# Data entries:
····················
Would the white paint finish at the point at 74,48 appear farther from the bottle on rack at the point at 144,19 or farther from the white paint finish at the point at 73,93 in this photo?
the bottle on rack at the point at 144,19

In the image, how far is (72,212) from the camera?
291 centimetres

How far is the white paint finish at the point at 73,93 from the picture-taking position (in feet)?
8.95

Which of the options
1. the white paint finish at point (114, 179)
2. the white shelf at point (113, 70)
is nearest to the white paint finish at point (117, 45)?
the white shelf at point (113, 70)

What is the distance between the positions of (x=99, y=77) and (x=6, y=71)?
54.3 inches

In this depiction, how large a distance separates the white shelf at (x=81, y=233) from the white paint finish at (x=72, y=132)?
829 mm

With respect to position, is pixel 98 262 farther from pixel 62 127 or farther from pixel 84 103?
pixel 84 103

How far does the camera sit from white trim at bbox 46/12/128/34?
····················
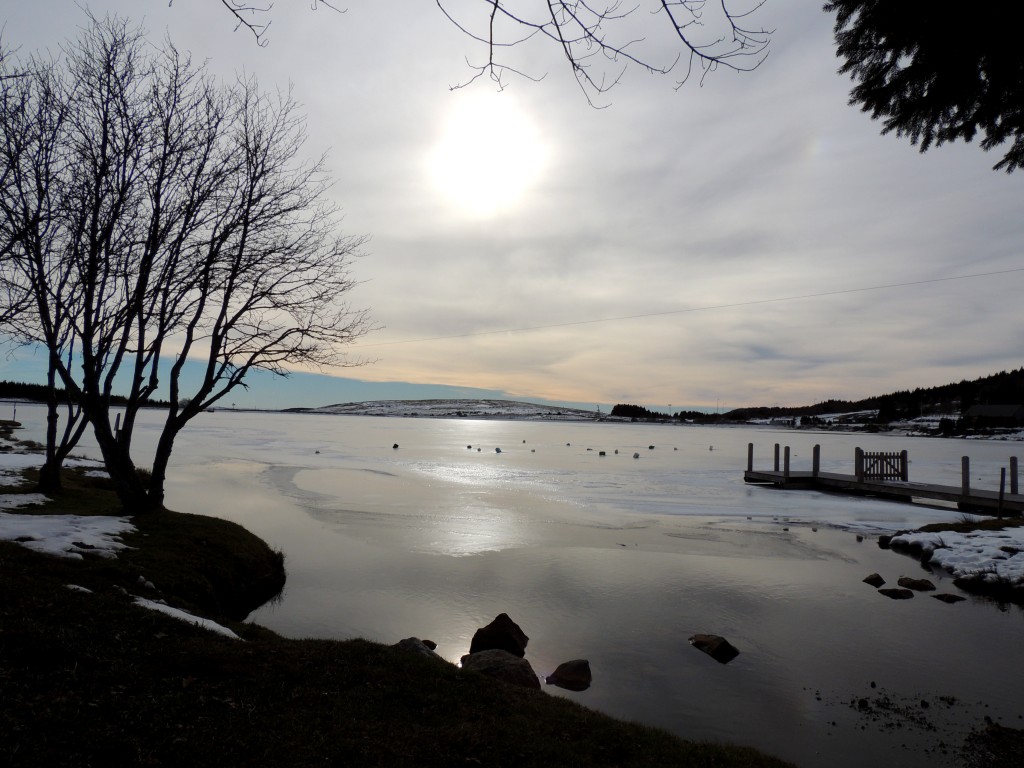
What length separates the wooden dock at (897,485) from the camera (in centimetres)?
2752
····················
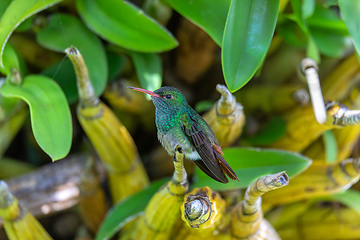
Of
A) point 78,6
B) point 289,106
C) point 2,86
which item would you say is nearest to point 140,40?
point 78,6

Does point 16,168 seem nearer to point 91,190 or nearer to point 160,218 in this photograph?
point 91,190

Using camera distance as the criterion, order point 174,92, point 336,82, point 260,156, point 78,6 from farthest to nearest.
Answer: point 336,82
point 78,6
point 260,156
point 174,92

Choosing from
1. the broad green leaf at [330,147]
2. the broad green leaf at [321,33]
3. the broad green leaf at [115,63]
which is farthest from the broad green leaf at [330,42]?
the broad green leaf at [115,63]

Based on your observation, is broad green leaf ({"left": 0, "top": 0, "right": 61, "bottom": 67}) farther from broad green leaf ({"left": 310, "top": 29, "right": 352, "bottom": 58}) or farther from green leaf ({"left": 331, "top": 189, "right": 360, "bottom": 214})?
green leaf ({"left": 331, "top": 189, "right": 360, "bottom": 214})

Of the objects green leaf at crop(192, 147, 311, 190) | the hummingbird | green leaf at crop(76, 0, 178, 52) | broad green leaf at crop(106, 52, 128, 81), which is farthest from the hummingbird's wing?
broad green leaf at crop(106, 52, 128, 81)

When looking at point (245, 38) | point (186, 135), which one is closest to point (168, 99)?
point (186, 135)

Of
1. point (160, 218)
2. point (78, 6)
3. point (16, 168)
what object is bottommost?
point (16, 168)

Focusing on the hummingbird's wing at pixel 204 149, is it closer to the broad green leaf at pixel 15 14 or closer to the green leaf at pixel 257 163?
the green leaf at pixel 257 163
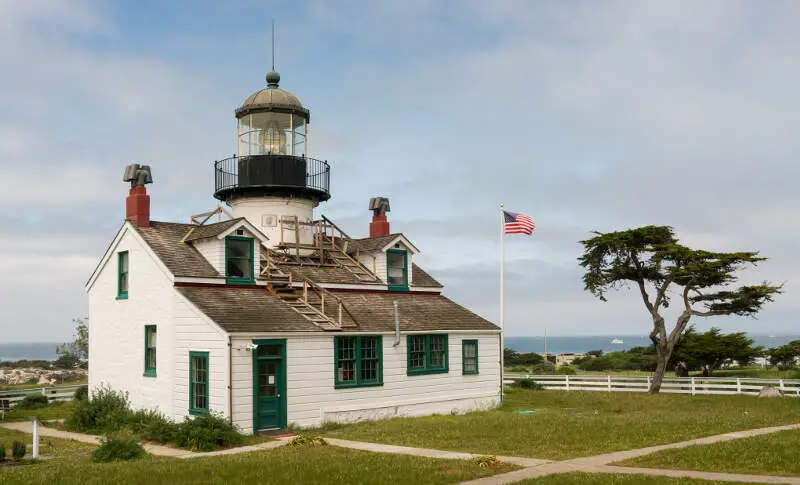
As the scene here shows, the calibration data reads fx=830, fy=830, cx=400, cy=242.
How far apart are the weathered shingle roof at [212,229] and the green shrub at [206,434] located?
····················
# Stated exercise:
Return the stretch from the line containing "As the scene" through the line containing "How far apart", copied verbatim, with both of those lines included.

# Result of this task:
As the scene here shows, the calibration data reads fx=830, fy=830, cx=400, cy=242.
How far apart are the weathered shingle roof at [212,229] and the green shrub at [206,434] located?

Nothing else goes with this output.